İstanbul’a, bir Haziran günü sabahın ilk ışıklarında inandım. Mihrimah Sultan’ın o büyük avlusuna girdiğimde, gözümün gördüğü sular beni yıkadı. Okyanuslara dalıp çıktım. Bir aydınlık, bir aydınlık… Yeşil çiçekler ezmişler de boya yapıp gözlerime sürmüşler, dünya yeşil bir cennetti o sabah.
Ne olduysa o sabah oldu belki, bin yıl akan bir nehir, nehir olduğunun bilincine vardı. Varınca delirdi, ne varsa yutmaya başladı. Azametini bildi nehir, ama başı döndü bu azametten. Hepimiz, nehirde balık olduğumuzu sanıp, av peşinde küçük balıkları yemekle meşgul olurken, bir gün, aslında nehrin bir parçası, nehrin kendisi olduğumuzu fark etmedik mi?
Bir sene uyusam da gelip beni biri kaldırsa. Bir sene uyuyabileceğimi bilsem, yine bunu göze alamam. Korkarım. Ya biri gelip beni kaldırmazsa? Varoluş mücadelesi. Bu mücadele, bizim izimiz. Kan izimiz arkamızda bıraktığımız. Koyu, orta, açık tonda, zaman zaman değişen kan izi…
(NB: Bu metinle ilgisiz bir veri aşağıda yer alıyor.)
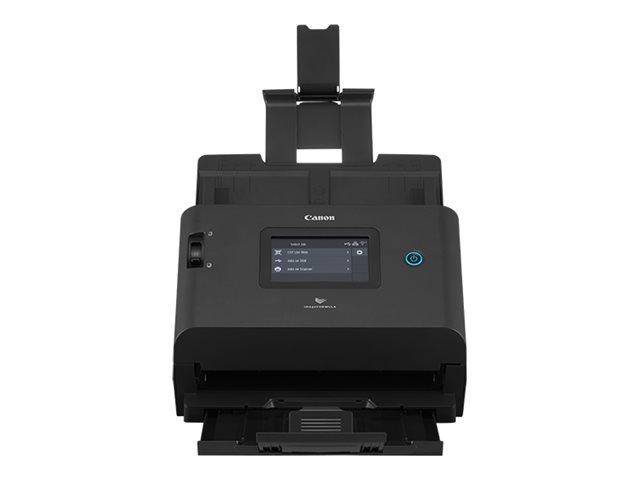 [6897C003] Canon imageFORMULA DR-S350NW - Dokumentenscanner - Kontaktbildsensor (CIS)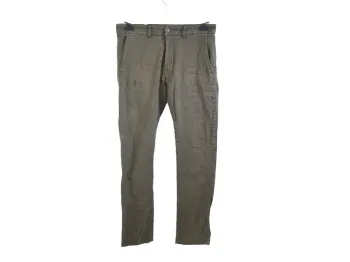 C10 pantalon chino kaki 55DSL W29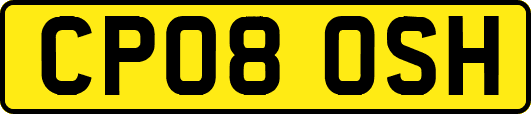 CP08OSH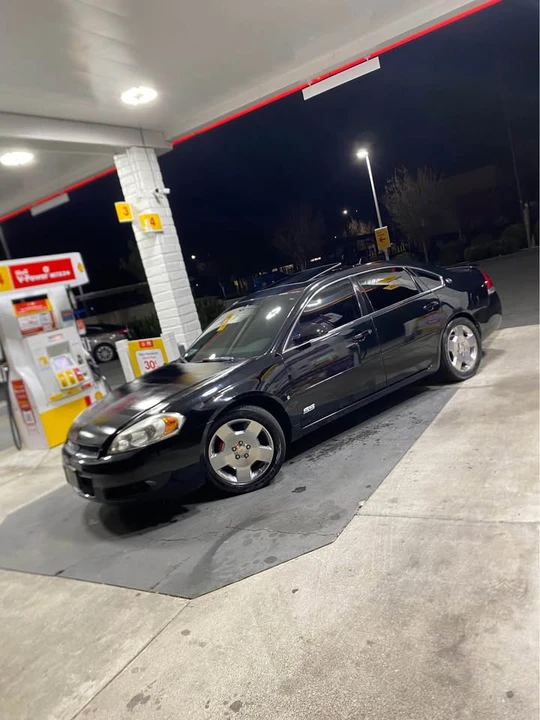 2007 Chevrolet Impala 9th Gen - Image 3 of 9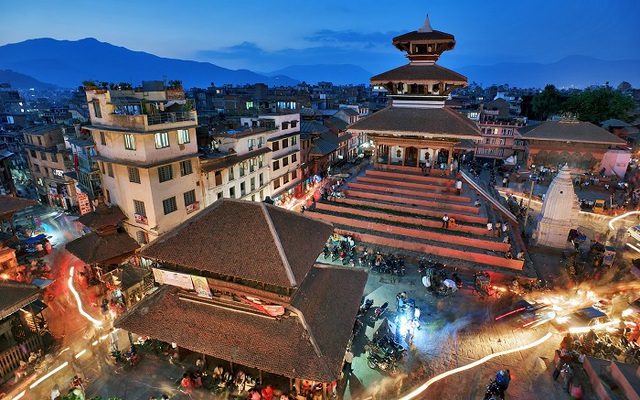 Hành trình trải nghiệm những địa điểm tham quan ấn tượng tại Nepal- Ảnh 1.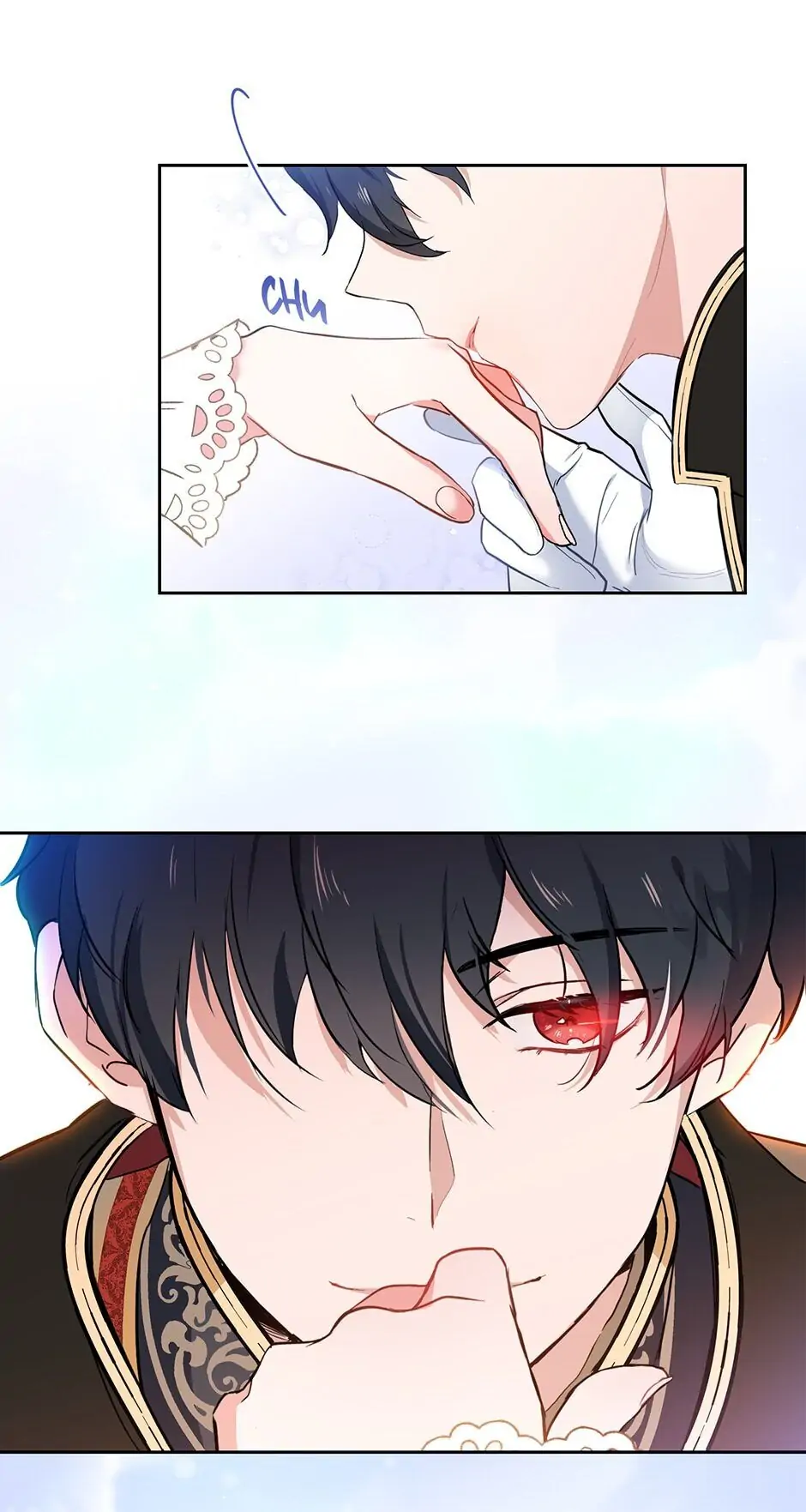 Read I’Ll Be The Matriarch In This Life Manga Online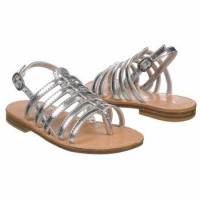 Nina Nesa Backstrap Sandal (Infant/Toddler/Little Kid),Silver,1 M US Little Kid Nina Nesa Backstrap Sandal (Infant/Toddler/Little Kid),Silver,1 M US Little Kid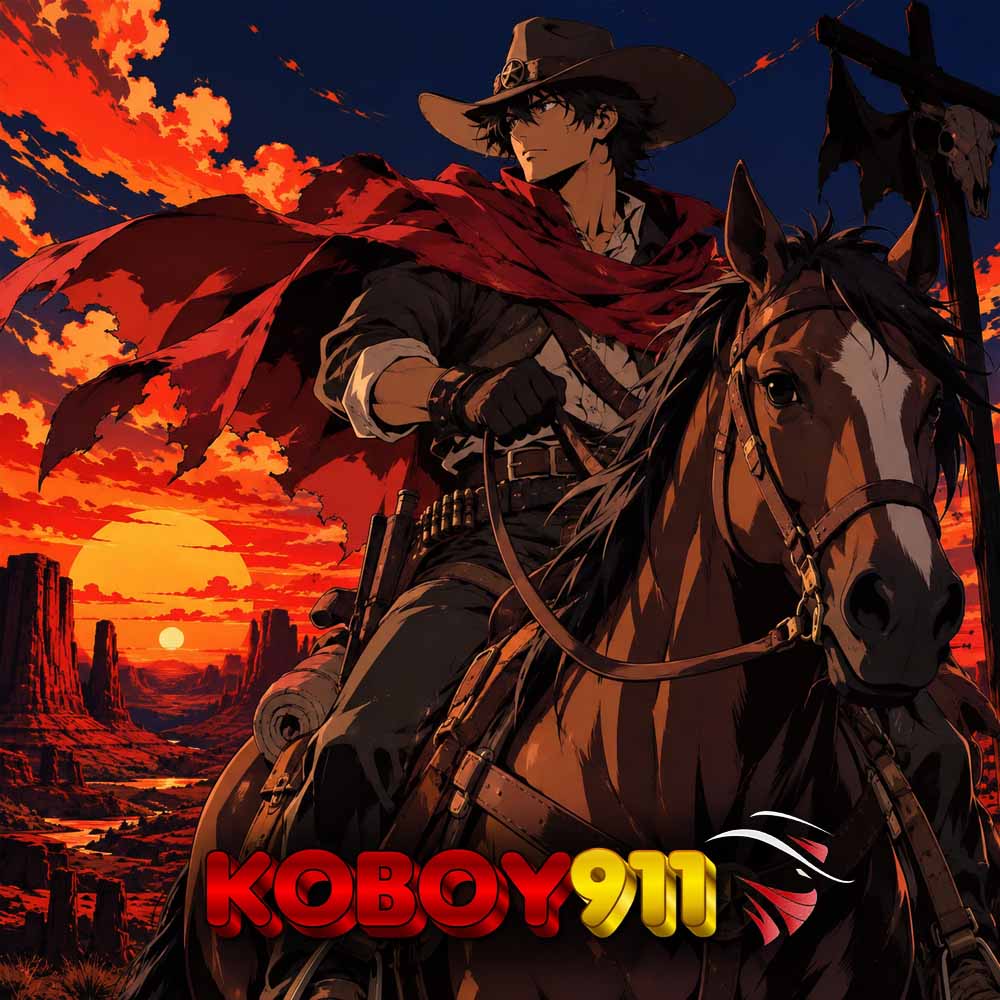 Banner Koboy911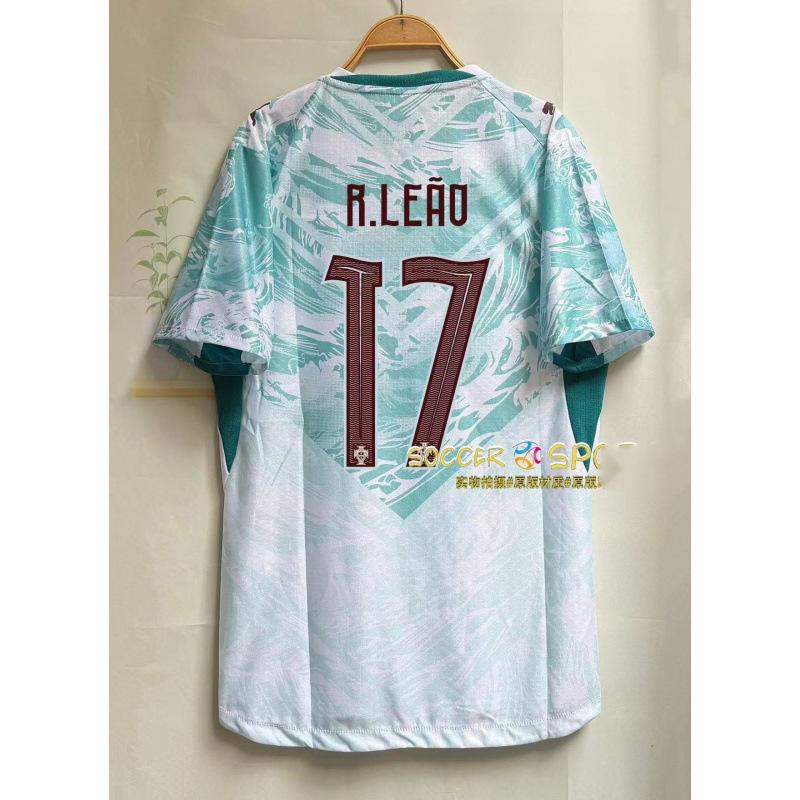 2026 World Cup jersey Portugal national team jersey C Ronaldo football jersey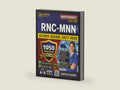 Independent RNC-MNN Study Guide 2027-2028: Focused Preparation with 1050 Exam-Style Questions And Full Rationales for Maternal Newborn Nursing Certification by Griffin Fischer | barcode:9798901951965 | source:'9798901951965-right-three-quarter.jpg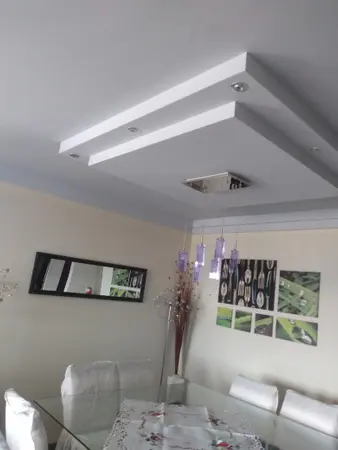 Modelo / Instalación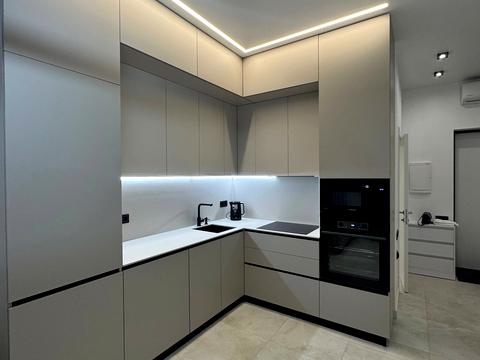 квартира по адресу Никольско-Слободская ул., 15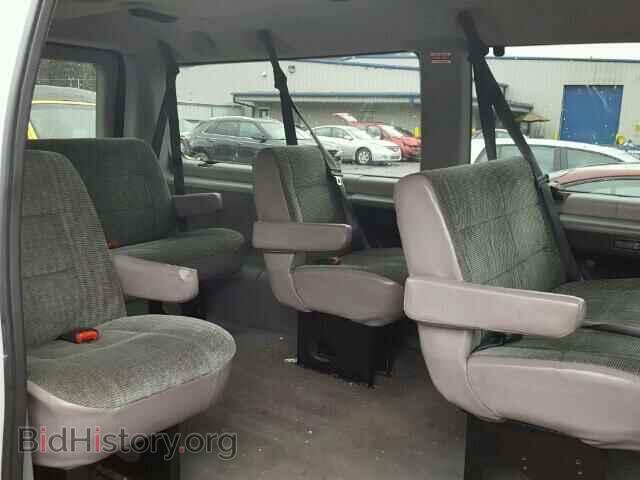 2004 FORD ECONOLINE - VIN: 1FDRE11W34HA80995 - Фото 6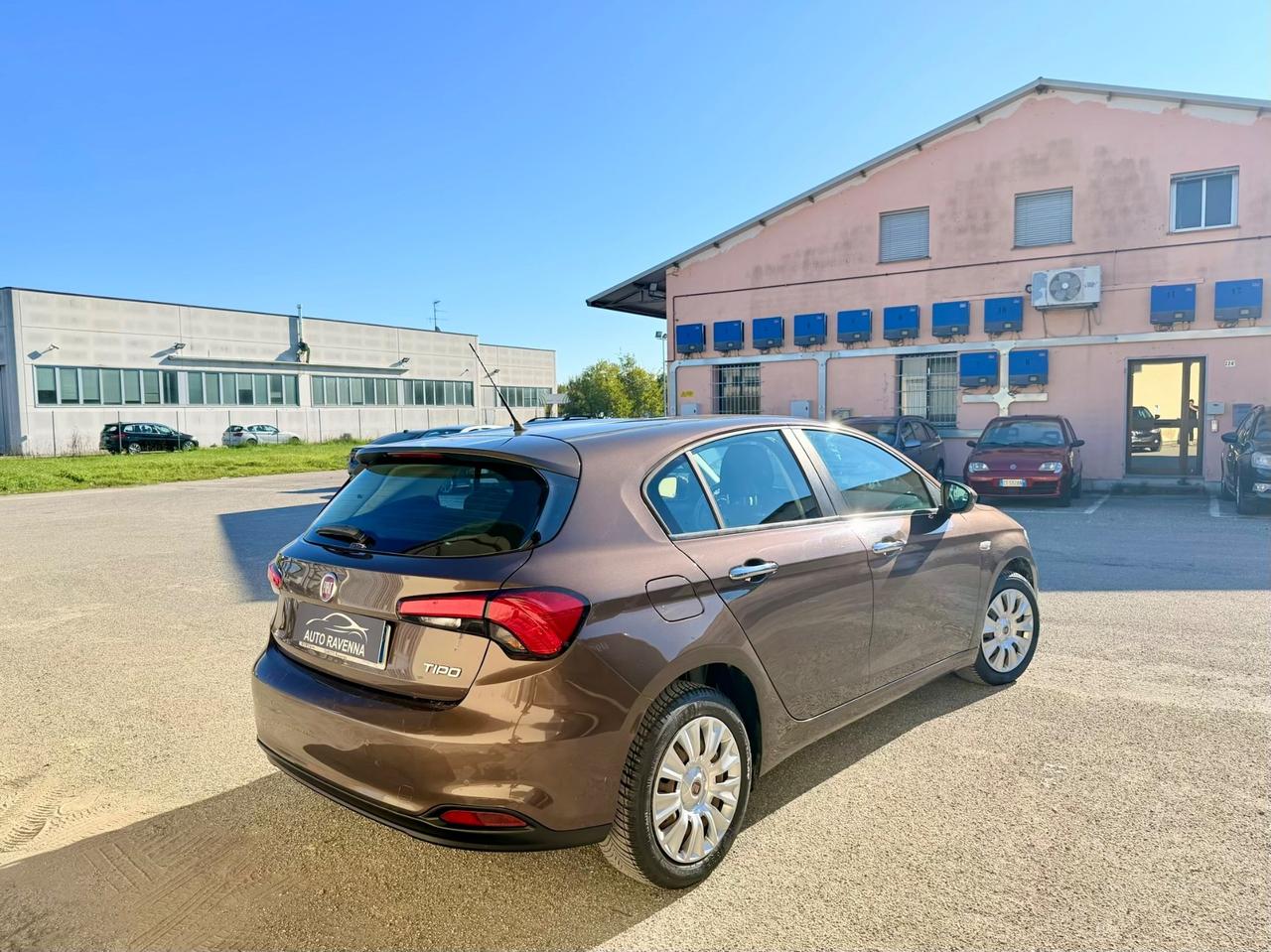 Fiat Tipo 1.3 Mjt 5 porte 2019 56.000km euro6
İnsan diyorum, neden bir kamera gibi yürüdüğü yolları hafızasına alır, kaydeder. Neden bir çınar ağacına yaslandığında o çınar ağacının kalbine de yaslanır? Eylem, düz değil midir? Yaslanırsın ve dinlenirsin. Ama öyle değil, illa kalbinle de yaslanacaksın o ağaca. Bu hayat telaşında, Nuh Aleyhisselam`ın gemisine insan, hayvanat, nebatat bulmak için çırpınması gibi çırpınırken, bir ağaca yaslanıp onun da ağırlığını kendi kalbine katmak zor değil mi?
Ve bütün bunları, İstanbul düşündürüyor insana.
Selamünaleyküm İstanbul.
Allah insana dokunamayacağı yaralar vermesin.